Shenandoah National Park – Hickerson Hollow Trail

Hiking Hickerson Hollow Trail Out-and-Back

Continuing our goal to go to every Shenandoah National Park trail within two hours’ driving distance, last weekend my husband and I did two shuttle hikes along Hickerson Hollow Trail and Lands Run Road. The paths are located in the North District, a couple miles south of Dickey Ridge Visitor Center. The two trails are on either side of Skyline Drive and you park at Lands Run Gap parking lot.

The Trail

Hickerson Hollow Trail is across the road from the parking lot. It is 1.1 miles each way, for a total of 2.2 miles round. The path is relatively wide and follows along a stream for part of the way. There were quite a few wildflowers growing already and it was nice to see the forest starting to turn green.

Littleleaf Buttercup

Littleleaf buttercup, Early wood buttercup, Kidney-leaf buttercup, Small-flowered Buttercup, or Ranunculus abortivus, is a member of the Buttercup Family (Ranunculaceae) and blooms April to August. A native wildflower, it grows throughout North America, except in a few states on the west coast of the U.S. It thrives in fields, open woods, and waste places.


Common Wintercress

Common Wintercress, or Barbarea vulgaris, is a member of the Mustard Family (Brassicaceae) and blooms April to August. A non-native plant introduced from Eurasia, it now grows throughout most of North America, except a few states in the south and some of the northernmost parts of Canada. You can find it in moist fields, meadows, brooksides, and waste places.

Apparently the young leaves and flower bud clusters can be used in salads or cooked as greens!

Garlic Mustard

Garlic Mustard, or Alliaria petiolata, is a member of the Mustard Family (Brassicaceae) and blooms April to June. This plant was introduced to North America from Europe in the late 1800’s and has spread rapidly. It now grows in at least 38 states and parts of Canada. Unfortunately, it is invasive in forests. However, the garlic-flavored leaves are edible.

Rue Anemone

Rue Anemone, Windflower, or Thalictrum thalictroides, is a member of the Buttercup Family (Ranunculaeae) and blooms March to May. A native plant, it grows throughout eastern and central North America.

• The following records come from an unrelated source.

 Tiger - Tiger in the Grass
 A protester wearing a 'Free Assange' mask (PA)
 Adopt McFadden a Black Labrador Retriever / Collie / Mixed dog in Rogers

There were many Rue Amenones growing by the stream.

Wild Geranium

Wild Geranium, Crane’s Bill, or Geranium maculatum, is a member of the Geranium Family (Geraniaceae) and blooms April to June. A native wildflower, it grows throughout eastern and central North America in woods, thickets, and meadows.

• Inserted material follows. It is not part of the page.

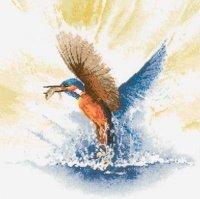 Kingfisher in Flight.jpg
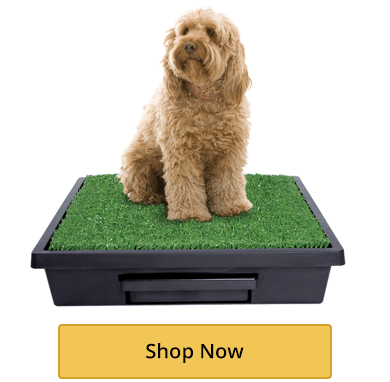 The Pet Loo Dog Toilet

This is one of my favorite spring flowers to see in Shenandoah National Park. The color is so vibrant and the lines so delicate. Almost every Wild Geranium I’ve seen is photogenic. I always want to stop and take photos of them!

Sweet White Violet

Sweet White Violet, or Viola blanda, is a member of the Violet Family (Violaceae) and blooms April to May. A native wildflower, it grows throughout eastern and mid-western North America. They grow in rich, moist woods. We found these growing near the stream.

Recommended as a Wildflower Hike

Hickerson Hollow Trail is short and does not seem to be a well-traversed, popular trail, but we were able to enjoy seeing a fair variety of spring wildflowers there. Going downhill to start and then uphill on the way back made for some good exercise as well.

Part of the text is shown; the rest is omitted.